## EXERCISE DETAILS
The reply must reproduce each line below exactly.

## DATA EXCERPTS

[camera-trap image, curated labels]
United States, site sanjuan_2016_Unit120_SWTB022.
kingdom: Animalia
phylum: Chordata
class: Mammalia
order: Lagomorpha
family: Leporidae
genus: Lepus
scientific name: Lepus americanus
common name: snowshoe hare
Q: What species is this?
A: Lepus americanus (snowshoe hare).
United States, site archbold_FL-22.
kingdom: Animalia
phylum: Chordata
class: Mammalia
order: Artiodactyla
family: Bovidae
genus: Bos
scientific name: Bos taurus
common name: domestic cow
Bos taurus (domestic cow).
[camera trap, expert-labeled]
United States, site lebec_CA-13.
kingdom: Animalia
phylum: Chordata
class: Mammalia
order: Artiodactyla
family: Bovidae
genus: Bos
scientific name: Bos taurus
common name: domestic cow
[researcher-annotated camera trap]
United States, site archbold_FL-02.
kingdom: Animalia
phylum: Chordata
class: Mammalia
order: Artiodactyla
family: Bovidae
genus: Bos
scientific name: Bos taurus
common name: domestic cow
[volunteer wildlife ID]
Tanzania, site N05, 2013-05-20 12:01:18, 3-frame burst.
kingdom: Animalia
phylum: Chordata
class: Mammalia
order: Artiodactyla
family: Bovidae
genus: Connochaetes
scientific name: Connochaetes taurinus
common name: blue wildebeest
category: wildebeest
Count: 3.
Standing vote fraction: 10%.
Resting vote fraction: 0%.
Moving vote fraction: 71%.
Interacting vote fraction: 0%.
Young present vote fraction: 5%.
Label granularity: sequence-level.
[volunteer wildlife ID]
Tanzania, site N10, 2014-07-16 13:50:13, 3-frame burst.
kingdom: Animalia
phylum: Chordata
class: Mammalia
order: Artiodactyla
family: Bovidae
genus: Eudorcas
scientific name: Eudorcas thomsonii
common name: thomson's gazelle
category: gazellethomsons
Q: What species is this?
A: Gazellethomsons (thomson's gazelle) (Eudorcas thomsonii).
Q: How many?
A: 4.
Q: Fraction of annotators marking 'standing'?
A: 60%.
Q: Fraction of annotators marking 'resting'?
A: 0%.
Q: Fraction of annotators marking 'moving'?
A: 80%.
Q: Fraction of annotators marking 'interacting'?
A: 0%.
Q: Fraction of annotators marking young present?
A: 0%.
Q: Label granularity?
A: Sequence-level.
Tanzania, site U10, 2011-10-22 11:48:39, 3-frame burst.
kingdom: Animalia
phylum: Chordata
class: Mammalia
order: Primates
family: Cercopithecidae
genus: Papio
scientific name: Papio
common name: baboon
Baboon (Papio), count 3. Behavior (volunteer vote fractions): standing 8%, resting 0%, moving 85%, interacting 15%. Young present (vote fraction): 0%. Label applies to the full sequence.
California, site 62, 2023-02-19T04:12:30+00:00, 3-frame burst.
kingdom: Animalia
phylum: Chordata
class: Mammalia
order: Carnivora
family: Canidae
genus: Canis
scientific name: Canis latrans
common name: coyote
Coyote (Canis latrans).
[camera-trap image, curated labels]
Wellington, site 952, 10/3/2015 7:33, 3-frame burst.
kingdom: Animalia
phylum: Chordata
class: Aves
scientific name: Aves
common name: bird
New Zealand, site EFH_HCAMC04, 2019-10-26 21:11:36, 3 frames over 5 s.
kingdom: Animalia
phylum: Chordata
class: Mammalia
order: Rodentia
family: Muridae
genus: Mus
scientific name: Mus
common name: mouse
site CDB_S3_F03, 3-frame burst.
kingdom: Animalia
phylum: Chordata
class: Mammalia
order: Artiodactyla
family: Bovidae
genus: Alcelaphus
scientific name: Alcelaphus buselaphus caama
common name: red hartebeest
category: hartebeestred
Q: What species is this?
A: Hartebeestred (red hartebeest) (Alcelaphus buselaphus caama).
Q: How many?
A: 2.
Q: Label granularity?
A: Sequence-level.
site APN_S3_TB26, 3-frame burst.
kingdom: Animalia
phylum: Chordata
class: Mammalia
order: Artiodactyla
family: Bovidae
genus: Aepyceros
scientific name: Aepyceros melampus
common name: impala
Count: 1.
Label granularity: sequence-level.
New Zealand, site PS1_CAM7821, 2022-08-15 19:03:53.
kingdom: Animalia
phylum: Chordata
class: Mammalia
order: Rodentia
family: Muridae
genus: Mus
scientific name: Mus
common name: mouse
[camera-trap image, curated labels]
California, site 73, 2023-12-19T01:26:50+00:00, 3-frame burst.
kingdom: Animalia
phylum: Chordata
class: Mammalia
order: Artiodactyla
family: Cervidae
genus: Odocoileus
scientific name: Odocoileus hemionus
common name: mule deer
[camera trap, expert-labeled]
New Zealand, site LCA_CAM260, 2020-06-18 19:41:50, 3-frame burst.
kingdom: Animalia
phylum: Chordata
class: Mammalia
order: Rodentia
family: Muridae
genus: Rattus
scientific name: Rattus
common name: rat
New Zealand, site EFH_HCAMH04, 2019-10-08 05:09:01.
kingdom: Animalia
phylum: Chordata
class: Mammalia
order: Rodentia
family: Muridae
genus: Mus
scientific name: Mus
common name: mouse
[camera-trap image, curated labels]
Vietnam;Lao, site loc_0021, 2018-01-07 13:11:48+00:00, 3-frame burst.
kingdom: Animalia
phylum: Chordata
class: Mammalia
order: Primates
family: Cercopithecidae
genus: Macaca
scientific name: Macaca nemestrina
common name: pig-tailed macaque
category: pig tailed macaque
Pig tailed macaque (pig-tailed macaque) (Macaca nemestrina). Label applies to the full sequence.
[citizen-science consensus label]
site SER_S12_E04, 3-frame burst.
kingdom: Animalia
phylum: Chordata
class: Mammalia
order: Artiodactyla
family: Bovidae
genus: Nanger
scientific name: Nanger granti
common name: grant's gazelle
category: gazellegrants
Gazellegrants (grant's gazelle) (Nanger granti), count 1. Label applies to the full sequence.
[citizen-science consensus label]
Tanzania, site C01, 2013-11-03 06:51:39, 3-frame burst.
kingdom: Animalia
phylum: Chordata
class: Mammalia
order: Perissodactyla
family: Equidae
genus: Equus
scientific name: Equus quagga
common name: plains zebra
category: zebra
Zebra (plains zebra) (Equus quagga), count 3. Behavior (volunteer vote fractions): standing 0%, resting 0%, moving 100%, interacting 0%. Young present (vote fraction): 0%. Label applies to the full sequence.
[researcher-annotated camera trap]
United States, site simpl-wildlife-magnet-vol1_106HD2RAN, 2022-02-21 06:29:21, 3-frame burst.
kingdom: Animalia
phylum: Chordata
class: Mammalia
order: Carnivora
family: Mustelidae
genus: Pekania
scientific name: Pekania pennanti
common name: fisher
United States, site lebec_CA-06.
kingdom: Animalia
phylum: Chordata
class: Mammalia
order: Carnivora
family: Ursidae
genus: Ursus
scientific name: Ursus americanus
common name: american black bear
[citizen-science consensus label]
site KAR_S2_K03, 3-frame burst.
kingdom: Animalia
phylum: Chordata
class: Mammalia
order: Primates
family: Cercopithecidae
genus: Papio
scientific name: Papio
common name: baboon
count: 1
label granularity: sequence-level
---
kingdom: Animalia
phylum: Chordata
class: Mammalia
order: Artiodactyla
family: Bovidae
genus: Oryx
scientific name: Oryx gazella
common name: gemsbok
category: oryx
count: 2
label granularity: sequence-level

## SOLUTION TO THE EXERCISE
[camera-trap image, curated labels]
United States, site sanjuan_2016_Unit120_SWTB022.
kingdom: Animalia
phylum: Chordata
class: Mammalia
order: Lagomorpha
family: Leporidae
genus: Lepus
scientific name: Lepus americanus
common name: snowshoe hare
Q: What species is this?
A: Lepus americanus (snowshoe hare).
United States, site archbold_FL-22.
kingdom: Animalia
phylum: Chordata
class: Mammalia
order: Artiodactyla
family: Bovidae
genus: Bos
scientific name: Bos taurus
common name: domestic cow
Bos taurus (domestic cow).
[camera trap, expert-labeled]
United States, site lebec_CA-13.
kingdom: Animalia
phylum: Chordata
class: Mammalia
order: Artiodactyla
family: Bovidae
genus: Bos
scientific name: Bos taurus
common name: domestic cow
[researcher-annotated camera trap]
United States, site archbold_FL-02.
kingdom: Animalia
phylum: Chordata
class: Mammalia
order: Artiodactyla
family: Bovidae
genus: Bos
scientific name: Bos taurus
common name: domestic cow
[volunteer wildlife ID]
Tanzania, site N05, 2013-05-20 12:01:18, 3-frame burst.
kingdom: Animalia
phylum: Chordata
class: Mammalia
order: Artiodactyla
family: Bovidae
genus: Connochaetes
scientific name: Connochaetes taurinus
common name: blue wildebeest
category: wildebeest
Count: 3.
Standing vote fraction: 10%.
Resting vote fraction: 0%.
Moving vote fraction: 71%.
Interacting vote fraction: 0%.
Young present vote fraction: 5%.
Label granularity: sequence-level.
[volunteer wildlife ID]
Tanzania, site N10, 2014-07-16 13:50:13, 3-frame burst.
kingdom: Animalia
phylum: Chordata
class: Mammalia
order: Artiodactyla
family: Bovidae
genus: Eudorcas
scientific name: Eudorcas thomsonii
common name: thomson's gazelle
category: gazellethomsons
Q: What species is this?
A: Gazellethomsons (thomson's gazelle) (Eudorcas thomsonii).
Q: How many?
A: 4.
Q: Fraction of annotators marking 'standing'?
A: 60%.
Q: Fraction of annotators marking 'resting'?
A: 0%.
Q: Fraction of annotators marking 'moving'?
A: 80%.
Q: Fraction of annotators marking 'interacting'?
A: 0%.
Q: Fraction of annotators marking young present?
A: 0%.
Q: Label granularity?
A: Sequence-level.
Tanzania, site U10, 2011-10-22 11:48:39, 3-frame burst.
kingdom: Animalia
phylum: Chordata
class: Mammalia
order: Primates
family: Cercopithecidae
genus: Papio
scientific name: Papio
common name: baboon
Baboon (Papio), count 3. Behavior (volunteer vote fractions): standing 8%, resting 0%, moving 85%, interacting 15%. Young present (vote fraction): 0%. Label applies to the full sequence.
California, site 62, 2023-02-19T04:12:30+00:00, 3-frame burst.
kingdom: Animalia
phylum: Chordata
class: Mammalia
order: Carnivora
family: Canidae
genus: Canis
scientific name: Canis latrans
common name: coyote
Coyote (Canis latrans).
[camera-trap image, curated labels]
Wellington, site 952, 10/3/2015 7:33, 3-frame burst.
kingdom: Animalia
phylum: Chordata
class: Aves
scientific name: Aves
common name: bird
New Zealand, site EFH_HCAMC04, 2019-10-26 21:11:36, 3 frames over 5 s.
kingdom: Animalia
phylum: Chordata
class: Mammalia
order: Rodentia
family: Muridae
genus: Mus
scientific name: Mus
common name: mouse
site CDB_S3_F03, 3-frame burst.
kingdom: Animalia
phylum: Chordata
class: Mammalia
order: Artiodactyla
family: Bovidae
genus: Alcelaphus
scientific name: Alcelaphus buselaphus caama
common name: red hartebeest
category: hartebeestred
Q: What species is this?
A: Hartebeestred (red hartebeest) (Alcelaphus buselaphus caama).
Q: How many?
A: 2.
Q: Label granularity?
A: Sequence-level.
site APN_S3_TB26, 3-frame burst.
kingdom: Animalia
phylum: Chordata
class: Mammalia
order: Artiodactyla
family: Bovidae
genus: Aepyceros
scientific name: Aepyceros melampus
common name: impala
Count: 1.
Label granularity: sequence-level.
New Zealand, site PS1_CAM7821, 2022-08-15 19:03:53.
kingdom: Animalia
phylum: Chordata
class: Mammalia
order: Rodentia
family: Muridae
genus: Mus
scientific name: Mus
common name: mouse
[camera-trap image, curated labels]
California, site 73, 2023-12-19T01:26:50+00:00, 3-frame burst.
kingdom: Animalia
phylum: Chordata
class: Mammalia
order: Artiodactyla
family: Cervidae
genus: Odocoileus
scientific name: Odocoileus hemionus
common name: mule deer
[camera trap, expert-labeled]
New Zealand, site LCA_CAM260, 2020-06-18 19:41:50, 3-frame burst.
kingdom: Animalia
phylum: Chordata
class: Mammalia
order: Rodentia
family: Muridae
genus: Rattus
scientific name: Rattus
common name: rat
New Zealand, site EFH_HCAMH04, 2019-10-08 05:09:01.
kingdom: Animalia
phylum: Chordata
class: Mammalia
order: Rodentia
family: Muridae
genus: Mus
scientific name: Mus
common name: mouse
[camera-trap image, curated labels]
Vietnam;Lao, site loc_0021, 2018-01-07 13:11:48+00:00, 3-frame burst.
kingdom: Animalia
phylum: Chordata
class: Mammalia
order: Primates
family: Cercopithecidae
genus: Macaca
scientific name: Macaca nemestrina
common name: pig-tailed macaque
category: pig tailed macaque
Pig tailed macaque (pig-tailed macaque) (Macaca nemestrina). Label applies to the full sequence.
[citizen-science consensus label]
site SER_S12_E04, 3-frame burst.
kingdom: Animalia
phylum: Chordata
class: Mammalia
order: Artiodactyla
family: Bovidae
genus: Nanger
scientific name: Nanger granti
common name: grant's gazelle
category: gazellegrants
Gazellegrants (grant's gazelle) (Nanger granti), count 1. Label applies to the full sequence.
[citizen-science consensus label]
Tanzania, site C01, 2013-11-03 06:51:39, 3-frame burst.
kingdom: Animalia
phylum: Chordata
class: Mammalia
order: Perissodactyla
family: Equidae
genus: Equus
scientific name: Equus quagga
common name: plains zebra
category: zebra
Zebra (plains zebra) (Equus quagga), count 3. Behavior (volunteer vote fractions): standing 0%, resting 0%, moving 100%, interacting 0%. Young present (vote fraction): 0%. Label applies to the full sequence.
[researcher-annotated camera trap]
United States, site simpl-wildlife-magnet-vol1_106HD2RAN, 2022-02-21 06:29:21, 3-frame burst.
kingdom: Animalia
phylum: Chordata
class: Mammalia
order: Carnivora
family: Mustelidae
genus: Pekania
scientific name: Pekania pennanti
common name: fisher
United States, site lebec_CA-06.
kingdom: Animalia
phylum: Chordata
class: Mammalia
order: Carnivora
family: Ursidae
genus: Ursus
scientific name: Ursus americanus
common name: american black bear
[citizen-science consensus label]
site KAR_S2_K03, 3-frame burst.
kingdom: Animalia
phylum: Chordata
class: Mammalia
order: Primates
family: Cercopithecidae
genus: Papio
scientific name: Papio
common name: baboon
count: 1
label granularity: sequence-level
---
kingdom: Animalia
phylum: Chordata
class: Mammalia
order: Artiodactyla
family: Bovidae
genus: Oryx
scientific name: Oryx gazella
common name: gemsbok
category: oryx
count: 2
label granularity: sequence-level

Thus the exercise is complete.